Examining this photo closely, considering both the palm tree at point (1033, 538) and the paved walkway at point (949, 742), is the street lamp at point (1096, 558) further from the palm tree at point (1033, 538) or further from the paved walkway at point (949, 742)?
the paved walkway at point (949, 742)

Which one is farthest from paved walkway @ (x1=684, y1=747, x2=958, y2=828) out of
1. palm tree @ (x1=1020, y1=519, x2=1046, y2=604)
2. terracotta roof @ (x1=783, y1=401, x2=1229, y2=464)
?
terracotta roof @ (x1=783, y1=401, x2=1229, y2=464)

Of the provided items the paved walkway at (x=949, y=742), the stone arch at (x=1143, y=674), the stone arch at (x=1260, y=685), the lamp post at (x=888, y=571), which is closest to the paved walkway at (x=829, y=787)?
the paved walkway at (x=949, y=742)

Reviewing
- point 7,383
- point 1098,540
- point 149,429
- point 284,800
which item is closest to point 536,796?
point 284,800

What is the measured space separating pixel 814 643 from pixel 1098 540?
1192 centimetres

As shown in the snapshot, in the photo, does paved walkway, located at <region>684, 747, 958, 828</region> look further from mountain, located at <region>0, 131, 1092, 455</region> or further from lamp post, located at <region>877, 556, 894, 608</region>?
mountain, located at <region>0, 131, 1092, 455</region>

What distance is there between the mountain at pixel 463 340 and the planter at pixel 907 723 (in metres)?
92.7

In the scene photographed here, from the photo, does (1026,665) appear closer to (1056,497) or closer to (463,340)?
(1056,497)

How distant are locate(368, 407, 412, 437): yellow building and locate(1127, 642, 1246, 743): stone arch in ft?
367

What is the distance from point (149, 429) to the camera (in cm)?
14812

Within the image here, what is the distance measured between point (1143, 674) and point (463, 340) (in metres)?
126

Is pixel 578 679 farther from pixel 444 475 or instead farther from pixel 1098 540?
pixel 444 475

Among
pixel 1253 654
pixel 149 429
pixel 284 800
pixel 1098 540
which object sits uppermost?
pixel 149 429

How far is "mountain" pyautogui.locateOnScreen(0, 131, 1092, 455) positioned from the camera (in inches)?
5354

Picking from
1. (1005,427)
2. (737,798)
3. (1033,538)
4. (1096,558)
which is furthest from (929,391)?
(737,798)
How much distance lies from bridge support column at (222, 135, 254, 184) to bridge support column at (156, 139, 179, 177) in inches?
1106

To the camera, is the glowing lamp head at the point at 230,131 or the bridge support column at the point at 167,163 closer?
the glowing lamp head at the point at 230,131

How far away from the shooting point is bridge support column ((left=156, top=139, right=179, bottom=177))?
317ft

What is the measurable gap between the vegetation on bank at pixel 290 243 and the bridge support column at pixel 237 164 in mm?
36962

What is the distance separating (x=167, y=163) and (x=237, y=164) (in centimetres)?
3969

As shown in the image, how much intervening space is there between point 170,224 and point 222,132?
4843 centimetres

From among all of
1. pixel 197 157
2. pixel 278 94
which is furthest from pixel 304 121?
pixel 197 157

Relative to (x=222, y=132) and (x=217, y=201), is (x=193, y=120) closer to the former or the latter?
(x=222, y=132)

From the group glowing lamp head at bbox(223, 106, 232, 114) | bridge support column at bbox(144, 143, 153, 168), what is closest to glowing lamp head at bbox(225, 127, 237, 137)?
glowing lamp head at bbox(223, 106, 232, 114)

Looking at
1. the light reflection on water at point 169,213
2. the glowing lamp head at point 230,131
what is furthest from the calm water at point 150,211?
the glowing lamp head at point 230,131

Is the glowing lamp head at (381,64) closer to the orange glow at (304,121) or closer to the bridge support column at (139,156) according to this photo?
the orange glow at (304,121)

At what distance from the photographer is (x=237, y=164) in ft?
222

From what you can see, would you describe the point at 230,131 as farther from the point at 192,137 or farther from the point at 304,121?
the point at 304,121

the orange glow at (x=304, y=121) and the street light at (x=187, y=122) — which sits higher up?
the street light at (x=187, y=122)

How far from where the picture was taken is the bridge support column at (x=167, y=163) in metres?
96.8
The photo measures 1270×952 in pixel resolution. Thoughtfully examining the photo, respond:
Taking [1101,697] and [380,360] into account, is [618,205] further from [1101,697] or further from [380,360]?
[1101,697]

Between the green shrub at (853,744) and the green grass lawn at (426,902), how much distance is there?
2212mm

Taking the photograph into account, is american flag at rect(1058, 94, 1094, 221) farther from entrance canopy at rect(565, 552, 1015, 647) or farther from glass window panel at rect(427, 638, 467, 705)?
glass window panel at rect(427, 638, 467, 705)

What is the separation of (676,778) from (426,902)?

=====

Challenge - Update the listing above by changing each "american flag" to "national flag" and leaving the rest untouched.

Solution to this task -
Examining this photo closely, considering both the palm tree at point (1033, 538) and the paved walkway at point (949, 742), is the street lamp at point (1096, 558) further from the palm tree at point (1033, 538) or further from the paved walkway at point (949, 742)?
the paved walkway at point (949, 742)

Which one is farthest from paved walkway @ (x1=684, y1=747, x2=958, y2=828) out of
1. palm tree @ (x1=1020, y1=519, x2=1046, y2=604)
2. terracotta roof @ (x1=783, y1=401, x2=1229, y2=464)
?
terracotta roof @ (x1=783, y1=401, x2=1229, y2=464)

Of the provided items the paved walkway at (x=949, y=742), the stone arch at (x=1143, y=674), the stone arch at (x=1260, y=685), the lamp post at (x=888, y=571), which is closest to the paved walkway at (x=829, y=787)?
the paved walkway at (x=949, y=742)

Reviewing
- point 7,383
- point 1098,540
- point 149,429
- point 284,800
which item is closest to point 536,796?
point 284,800

What is the measured space separating pixel 814 643 from pixel 1098 540?
1192 centimetres

As shown in the snapshot, in the photo, does paved walkway, located at <region>684, 747, 958, 828</region> look further from mountain, located at <region>0, 131, 1092, 455</region> or further from lamp post, located at <region>877, 556, 894, 608</region>?
mountain, located at <region>0, 131, 1092, 455</region>

What distance is there between the mountain at pixel 463 340 and the planter at pixel 907 723 (in metres)?
92.7

In the scene photographed here, from the photo, does (1026,665) appear closer to (1056,497) or closer to (463,340)?
(1056,497)

How distant are locate(368, 407, 412, 437): yellow building and locate(1127, 642, 1246, 743): stone arch in ft?
367

What is the distance from point (149, 429) to the camera (in cm)?
14812

Within the image here, what is the distance measured between point (1143, 674) and point (463, 340) (in metres)?
126

Is pixel 578 679 farther from pixel 444 475 or instead farther from pixel 1098 540?
pixel 444 475

Among
pixel 1253 654
pixel 149 429
pixel 284 800
pixel 1098 540
which object sits uppermost?
pixel 149 429

How far is "mountain" pyautogui.locateOnScreen(0, 131, 1092, 455) positioned from the camera (in inches)?
5354

Picking from
1. (1005,427)
2. (737,798)
3. (1033,538)
4. (1096,558)
which is furthest from (929,391)?
(737,798)
How much distance lies from bridge support column at (222, 135, 254, 184) to bridge support column at (156, 139, 179, 177) in inches?
1106

To the camera, is the glowing lamp head at the point at 230,131 or the bridge support column at the point at 167,163 closer?
the glowing lamp head at the point at 230,131

How far away from the shooting point is bridge support column ((left=156, top=139, right=179, bottom=177))?
317ft

What is the measurable gap between the vegetation on bank at pixel 290 243 and the bridge support column at pixel 237 164 in mm?
36962

What is the distance separating (x=167, y=163) and (x=237, y=164) (in centimetres)?
3969

As shown in the image, how much intervening space is there between point 170,224 and point 222,132?
4843 centimetres

From among all of
1. pixel 197 157
2. pixel 278 94
which is furthest from pixel 304 121?
pixel 197 157

Relative to (x=222, y=132) and (x=217, y=201), is (x=193, y=120) closer to the former or the latter?
(x=222, y=132)

From the group glowing lamp head at bbox(223, 106, 232, 114) | bridge support column at bbox(144, 143, 153, 168), what is closest to glowing lamp head at bbox(225, 127, 237, 137)?
glowing lamp head at bbox(223, 106, 232, 114)

Looking at
1. the light reflection on water at point 169,213
2. the glowing lamp head at point 230,131
what is furthest from the calm water at point 150,211?
the glowing lamp head at point 230,131

Is the glowing lamp head at (381,64) closer to the orange glow at (304,121) or closer to the bridge support column at (139,156) according to this photo?
the orange glow at (304,121)

At what distance from the photographer is (x=237, y=164) in ft?
222

From what you can see, would you describe the point at 230,131 as farther from the point at 192,137 or farther from the point at 304,121?
the point at 304,121

the orange glow at (x=304, y=121) and the street light at (x=187, y=122) — which sits higher up?
the street light at (x=187, y=122)

How far from where the picture was taken is the bridge support column at (x=167, y=163) in metres?
96.8
The photo measures 1270×952 in pixel resolution. Thoughtfully examining the photo, respond:
Taking [1101,697] and [380,360] into account, is [618,205] further from [1101,697] or further from [380,360]?
[1101,697]

Between the green shrub at (853,744) and the green grass lawn at (426,902), how much distance is there?
2212mm

Taking the photograph into account, is national flag at rect(1058, 94, 1094, 221) farther from entrance canopy at rect(565, 552, 1015, 647) or farther from glass window panel at rect(427, 638, 467, 705)?
glass window panel at rect(427, 638, 467, 705)

What is the separation of (676,778) from (426,902)?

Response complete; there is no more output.